JOURNAL ENTRY AND OPINION
This case involves competing claims to a one-half acre of real property situated in Solon, Ohio. Plaintiff-appellee Williams Trucking, Inc., formerly known as Welker Trucking, Inc., claims title to the parcel based on a 1986 deed and a 1991 corrective deed. Defendants-appellants Robert Gable and Ann Gable claim title based on a 1993 deed of conveyance. The trial court quieted title in favor of Williams Trucking, Inc., and the Gables contest this ruling. Because we find no error in the trial court's judgment, we affirm that judgment.

The parcel in question, hereafter referred to as the "Disputed Parcel", originally was part of a larger parcel of property owned by Emil F. Danciu in Solon, Ohio. In 1961, Danciu filed two separate deeds of conveyance. By deed filed April 27, 1961 and recorded in Volume 10148, Page 361 of the Cuyahoga County deed records, Danciu conveyed a parcel of land fronting on Bainbridge Road to 33141 Bainbridge Road Company (hereafter "33141"). 33141 was an Ohio general partnership whose partners were Michael P. Fornaro, now deceased, and the Robert Realty Company, another Ohio partnership whose partners were brothers Robert P. Velotta and Michael F. Velotta, Jr. The Disputed Parcel is the northerly portion of the parcel transferred by this deed to 33141. By separate deed filed April 27, 1961 and recorded in Volume 10148, Page 363 of the Cuyahoga County deed records, Danciu conveyed the land situated to the north and west of the first parcel to the Robert Realty Company.

The parcel transferred to 33141 was occupied over time by a bowling facility. By 1978, the parcel owned by the Robert Realty Company was being leased to Welker Trucking, Inc. In that year, Welker's president, Floyd E. Williams, began negotiations to purchase the parcel Welker was leasing from the Robert Realty Company.
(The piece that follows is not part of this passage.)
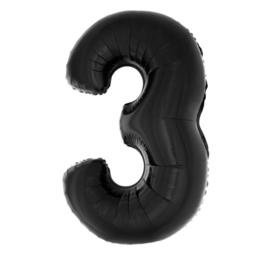 Folie ballon zwart drie 1m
A purchase agreement between Williams and Robert Realty was executed in 1979 but did not refer to the Disputed Parcel or any property owned by 33141. Because Williams defaulted on the contract, however, the sale was never consummated and no property title transfer occurred.
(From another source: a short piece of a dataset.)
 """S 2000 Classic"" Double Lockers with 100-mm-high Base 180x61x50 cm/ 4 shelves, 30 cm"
In 1985, Williams renewed discussions to purchase the property Welker was leasing from Robert Realty. Williams wanted to purchase the entire parcel owned by the Robert Realty Company as well as one acre of the property owned by 33141. 33141 declined to sell one full acre to Williams but agreed to sell the one-half acre that is now the Disputed Parcel. By deed filed on January 16, 1986 and recorded at Volume 86-0234, Page 21 of the Cuyahoga County deed records, Robert Realty and 33141 conveyed property to Floyd Williams that included the Disputed Parcel.1

By 1986, Floyd Williams's son, Carl J. Williams, had begun working for his father's trucking business. By deed filed on April 30, 1986 and recorded at Volume 86-2558, Page 22 of the Cuyahoga County deed records, Floyd Williams conveyed to Carl Williams the property that Robert Realty and 33141 had conveyed to Floyd Williams, including the Disputed Parcel. Floyd Williams died in 1988 and Carl Williams became president of Welker Trucking, Inc. By deed filed on May 23, 1991 and recorded at Volume 91-2979, Page 4, Carl J. Williams conveyed the entire parcel, including the Disputed Parcel, to Welker Trucking, Inc.
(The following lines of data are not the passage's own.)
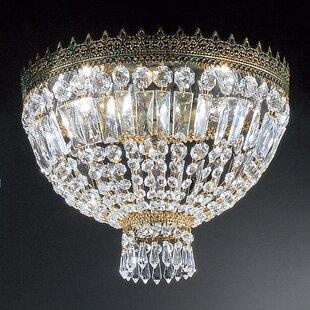 kitchen ceiling lamp wayfair co uk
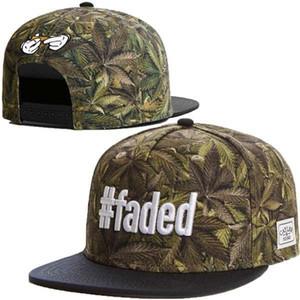 Ajustable Cayler Sons Snapbacks Sombreros Snapback Caps Cayler y Sons Hat Hat Baseball Hats Last Kings Cap Hater Diamond Snapback Cap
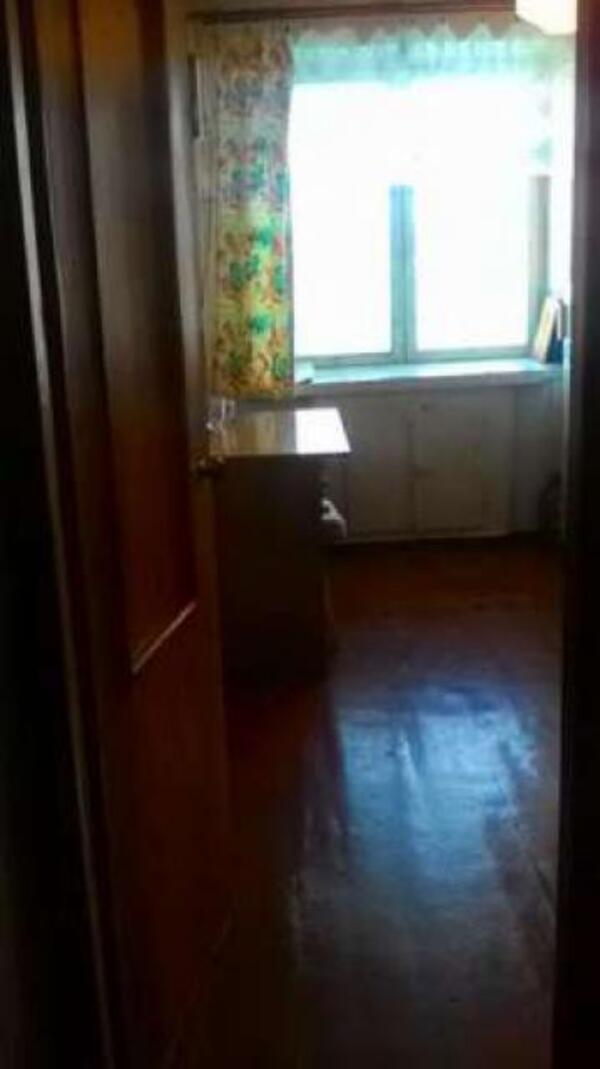 3 комнатная квартира, Харьков, Алексеевка, Ахсарова (383522 8)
By 1991, certain errors in the 1986 deed from Robert Realty and 33141 to Floyd Williams were discovered, and two separate corrective deeds were thereafter filed. In particular, it was discovered that the 1986 deed from the Robert Realty and 33141 partnerships did not contain the signatures of all partners of the respective partnerships. Accordingly, by deed filed on August 28, 1991 and recorded at Volume 91-5498, Page 23, Robert Realty and 33141 conveyed directly to Welker Trucking, Inc., the same property described in the 1986 deed from Robert Realty and 33141 to Floyd Williams. In addition, the description used for the 1986 deed inadvertently omitted from the conveyance a small strip of land, referred to as the "orphan parcel", that apparently was created as a result of an exchange of small strips of land between Robert Realty and 33141 during the 1970s. By deed filed on August 28, 1991 and recorded at Volume 91-5498, Page 25 of the Cuyahoga County deed records, Robert Realty conveyed the "orphan parcel" to Welker Trucking, Inc.2

The Solon Freeway Lanes bowling facility occupied the property owned by 33141. In June 1992, 33141 and Solon Freeway Lanes contracted to sell the land owned by 33141 and the bowling alley business to Robert Gable and Ann Gable. By deed filed on July 27, 1993 and recorded at Volume 93-07816, Page 52, 33141 conveyed property to Robert Gable, d/b/a Gable Investments Co. The warranty deed's property description included the Disputed Parcel. The Gables' title company also noted that the "legal may not be correct" on the draft deed.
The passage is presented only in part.